RE: STEAMBOAT IN MOVIE:
Steamboating colleagues:
Thanks for drawing attention to the steamboat featured in the movie 'Love in the time of cholera.' Though filmed in Colombia, the original story was based in Venezuela. Reviewers--with mixed reviews--are calling the film an 'Anglo-Hollywood' production with wavering forced English accents. Cartagena may be the major port city indicated but I'd opine the scenes were shot on the Magdalena River--possibly. Sources here indicate the steamboat featured was the "restoration of a vintage steamboat." I've sleuted like crazy but find no link to the particulars on the boat. The boat, as pictured on this thread, has what appears to be a freshly painted hull.

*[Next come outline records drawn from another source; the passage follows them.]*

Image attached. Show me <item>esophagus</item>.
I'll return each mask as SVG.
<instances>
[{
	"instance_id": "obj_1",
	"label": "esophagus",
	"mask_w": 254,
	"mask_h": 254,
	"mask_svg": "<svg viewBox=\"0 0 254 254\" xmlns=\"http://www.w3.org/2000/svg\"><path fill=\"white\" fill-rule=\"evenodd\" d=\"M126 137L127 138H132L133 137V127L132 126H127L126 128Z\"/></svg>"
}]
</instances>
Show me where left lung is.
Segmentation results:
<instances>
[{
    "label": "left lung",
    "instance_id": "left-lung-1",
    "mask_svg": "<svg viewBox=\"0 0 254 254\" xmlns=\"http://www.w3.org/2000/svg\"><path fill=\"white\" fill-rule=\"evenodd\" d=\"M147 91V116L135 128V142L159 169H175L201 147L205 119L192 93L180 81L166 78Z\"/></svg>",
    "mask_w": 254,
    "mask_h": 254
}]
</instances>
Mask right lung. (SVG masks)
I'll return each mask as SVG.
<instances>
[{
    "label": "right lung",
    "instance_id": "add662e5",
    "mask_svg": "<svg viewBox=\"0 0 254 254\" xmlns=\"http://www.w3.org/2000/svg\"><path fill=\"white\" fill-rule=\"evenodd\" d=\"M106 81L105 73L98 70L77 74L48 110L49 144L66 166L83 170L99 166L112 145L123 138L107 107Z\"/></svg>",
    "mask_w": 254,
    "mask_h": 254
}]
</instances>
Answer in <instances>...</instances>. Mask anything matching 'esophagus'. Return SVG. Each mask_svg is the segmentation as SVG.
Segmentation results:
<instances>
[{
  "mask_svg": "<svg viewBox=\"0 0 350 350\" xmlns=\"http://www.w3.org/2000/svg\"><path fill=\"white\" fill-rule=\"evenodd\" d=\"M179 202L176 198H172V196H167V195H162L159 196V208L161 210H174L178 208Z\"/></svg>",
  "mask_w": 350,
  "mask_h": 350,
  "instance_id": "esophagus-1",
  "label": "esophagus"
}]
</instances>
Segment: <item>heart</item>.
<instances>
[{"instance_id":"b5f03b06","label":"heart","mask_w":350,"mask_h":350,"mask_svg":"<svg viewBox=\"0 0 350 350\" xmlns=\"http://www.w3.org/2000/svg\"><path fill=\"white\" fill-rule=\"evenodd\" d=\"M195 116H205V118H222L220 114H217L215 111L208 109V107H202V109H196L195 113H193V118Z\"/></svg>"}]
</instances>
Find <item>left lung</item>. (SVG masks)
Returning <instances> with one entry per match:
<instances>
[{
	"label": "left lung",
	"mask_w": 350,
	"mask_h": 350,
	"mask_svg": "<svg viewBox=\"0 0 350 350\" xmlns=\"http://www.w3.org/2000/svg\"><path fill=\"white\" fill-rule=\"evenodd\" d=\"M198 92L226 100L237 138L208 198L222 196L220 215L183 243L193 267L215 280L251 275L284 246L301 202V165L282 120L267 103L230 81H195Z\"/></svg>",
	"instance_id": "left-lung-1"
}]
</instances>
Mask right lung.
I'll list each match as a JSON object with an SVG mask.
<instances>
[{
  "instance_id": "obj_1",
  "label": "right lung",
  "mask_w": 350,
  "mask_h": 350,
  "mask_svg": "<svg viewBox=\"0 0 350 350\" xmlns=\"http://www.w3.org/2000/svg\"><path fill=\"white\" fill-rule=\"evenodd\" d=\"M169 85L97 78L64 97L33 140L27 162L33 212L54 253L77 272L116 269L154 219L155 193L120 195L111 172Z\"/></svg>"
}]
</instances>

I discovered a battered news clipping dated Nov. 27, 1921 with the report of an unnamed steamboat built at Pt. Pleasant, W. Va. for South America. No river there is mentioned. The knocked down boat components were loaded on 16 rail cars for transit to New York for loading for delivery by sea. This is intriguing and I wonder who out there has any additional information on this boat so constructed for South America? Denny Bros. in Scotland, Rees Co. in Pittsburgh and the Howards of Jeffersonville all had experience in construction of boats for foreign destinations. Howards were noted for their knock down boats for Alaska. Such boat projects were common back then with full steamships built for delivery up to the shores vast Lake Titicaca, Peru on the heights of the Andean altiplano. I snapped a photo of one of those ships several years ago while there. Well, what do I know?